- [Reading passage]:
/---

We are all made of stars… and so is our stuff

February 14, 2013 by · Leave a Comment
Filed under: Design and Society 

Moby famously sang that we are all made of stars. And yesterday evening at the Institution of Engineering and Technology (IET), Professor John Wormersley, Chief Executive of the Science and Technology Facilities Council, echoed Moby’s mantra (okay, maybe that’s a bit of stretch). Professor Wormersley spoke about how the search for black holes and the higgs boson impacts society and the economy.

Professor Wormersley’s talk was engrossing for a number of reasons, not the least of which was the fact that he emphasised the link between ‘big science’ (think of the discovery of the Higgs boson at CERN last year) and the implications for our daily lives, society and the economy.

While for many people (me included), our knowledge of theoretical physics may come mostly from reruns of The Big Bang Theory on E4, Professor Wormersley noted that we rely on the numerous outcomes and chain reaction results from ‘big science’ in our daily lives: the internet (originally Tim Berners-Lee’s method for information management for scientists at CERN), wifi (which was enabled through Hawking radiation), and MRI scanning (which comes from knowledge of superconductors). In short, we need theoretical physics to help develop and improve our economy, our health, and the environment.

Yet ‘big science’ is often viewed as a risk because it is in an investment in the unknown, the unexpected and can often fail. But, as Professor Wormersley pointed out, we must be willing to take that risk.

So, Professor Wormersley’s thesis got me thinking about design. Just as Wormersley emphasised the need for and the link between theoretical and applied science, I think we need both theoretical and applied design.

\---

- [Listed entries]:

/---

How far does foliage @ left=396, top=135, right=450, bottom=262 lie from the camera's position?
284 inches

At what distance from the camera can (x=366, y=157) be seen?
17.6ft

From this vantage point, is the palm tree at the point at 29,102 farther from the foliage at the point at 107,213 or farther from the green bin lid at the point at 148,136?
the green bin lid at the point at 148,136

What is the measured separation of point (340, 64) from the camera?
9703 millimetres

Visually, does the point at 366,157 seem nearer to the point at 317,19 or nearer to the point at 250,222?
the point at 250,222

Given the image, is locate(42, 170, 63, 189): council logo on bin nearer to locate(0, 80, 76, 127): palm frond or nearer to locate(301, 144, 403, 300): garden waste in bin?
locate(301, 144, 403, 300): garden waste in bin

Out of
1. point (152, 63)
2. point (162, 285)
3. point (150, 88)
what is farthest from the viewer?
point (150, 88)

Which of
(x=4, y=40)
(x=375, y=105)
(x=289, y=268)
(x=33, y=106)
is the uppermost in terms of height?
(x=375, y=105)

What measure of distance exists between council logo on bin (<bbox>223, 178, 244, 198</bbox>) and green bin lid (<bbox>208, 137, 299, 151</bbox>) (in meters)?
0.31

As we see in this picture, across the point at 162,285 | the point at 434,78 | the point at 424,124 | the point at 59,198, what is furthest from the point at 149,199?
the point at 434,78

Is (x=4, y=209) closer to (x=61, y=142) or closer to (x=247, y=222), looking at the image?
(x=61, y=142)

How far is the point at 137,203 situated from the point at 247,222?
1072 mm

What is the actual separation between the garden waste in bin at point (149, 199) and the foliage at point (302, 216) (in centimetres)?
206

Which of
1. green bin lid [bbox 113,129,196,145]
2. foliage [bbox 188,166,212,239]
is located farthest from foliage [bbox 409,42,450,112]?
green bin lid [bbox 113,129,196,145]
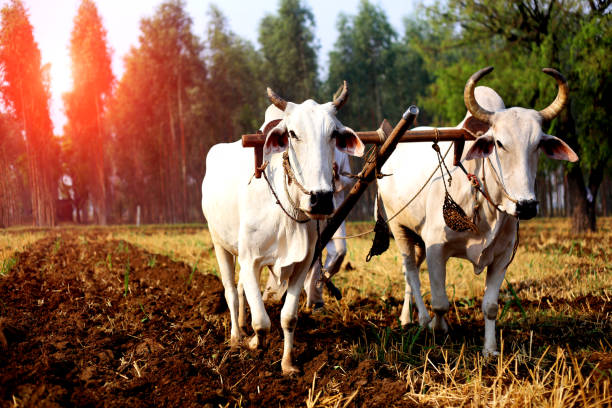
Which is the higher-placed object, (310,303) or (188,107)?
(188,107)

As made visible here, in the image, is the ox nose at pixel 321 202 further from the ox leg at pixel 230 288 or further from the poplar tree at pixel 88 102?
the poplar tree at pixel 88 102

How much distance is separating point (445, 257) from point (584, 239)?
756 centimetres

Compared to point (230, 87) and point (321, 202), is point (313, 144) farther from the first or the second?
point (230, 87)

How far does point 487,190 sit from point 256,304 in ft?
6.46

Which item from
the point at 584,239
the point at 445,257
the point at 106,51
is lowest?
the point at 584,239

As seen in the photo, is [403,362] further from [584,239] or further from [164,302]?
[584,239]

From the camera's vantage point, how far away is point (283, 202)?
3.78 m

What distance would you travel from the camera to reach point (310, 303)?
5570mm

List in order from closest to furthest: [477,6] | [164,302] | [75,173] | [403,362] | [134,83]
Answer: [403,362] < [164,302] < [477,6] < [75,173] < [134,83]

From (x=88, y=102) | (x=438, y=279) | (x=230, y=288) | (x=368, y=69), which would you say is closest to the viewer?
(x=438, y=279)

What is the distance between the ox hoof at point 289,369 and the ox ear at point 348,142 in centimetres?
150

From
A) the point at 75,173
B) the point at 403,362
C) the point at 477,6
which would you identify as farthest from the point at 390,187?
the point at 75,173

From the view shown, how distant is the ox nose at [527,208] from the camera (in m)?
3.70

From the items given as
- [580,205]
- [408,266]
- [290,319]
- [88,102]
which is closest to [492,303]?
[408,266]
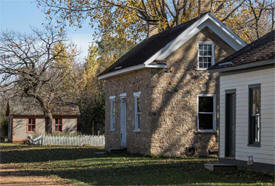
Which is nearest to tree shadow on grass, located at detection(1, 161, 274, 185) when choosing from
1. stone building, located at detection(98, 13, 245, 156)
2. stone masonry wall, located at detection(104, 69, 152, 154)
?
stone building, located at detection(98, 13, 245, 156)

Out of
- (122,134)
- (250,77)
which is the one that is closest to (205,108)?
(122,134)

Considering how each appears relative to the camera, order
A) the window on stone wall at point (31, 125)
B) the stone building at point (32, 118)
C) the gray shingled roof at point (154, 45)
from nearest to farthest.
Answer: the gray shingled roof at point (154, 45), the stone building at point (32, 118), the window on stone wall at point (31, 125)

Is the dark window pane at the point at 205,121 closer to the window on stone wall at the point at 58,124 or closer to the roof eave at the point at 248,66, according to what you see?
the roof eave at the point at 248,66

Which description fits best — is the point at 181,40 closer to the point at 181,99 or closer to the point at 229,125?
the point at 181,99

\---

- [Directions]:
#1 From the blog post about Professor Wormersley's talk, copy word for word the part that begins with "Yet ‘big science’" and ends with "and applied design.".
#2 In the blog post about Professor Wormersley's talk, what knowledge does MRI scanning come from?

- [Solution set]:
#1
Yet ‘big science’ is often viewed as a risk because it is in an investment in the unknown, the unexpected and can often fail. But, as Professor Wormersley pointed out, we must be willing to take that risk.

So, Professor Wormersley’s thesis got me thinking about design. Just as Wormersley emphasised the need for and the link between theoretical and applied science, I think we need both theoretical and applied design.

#2 Knowledge of superconductors.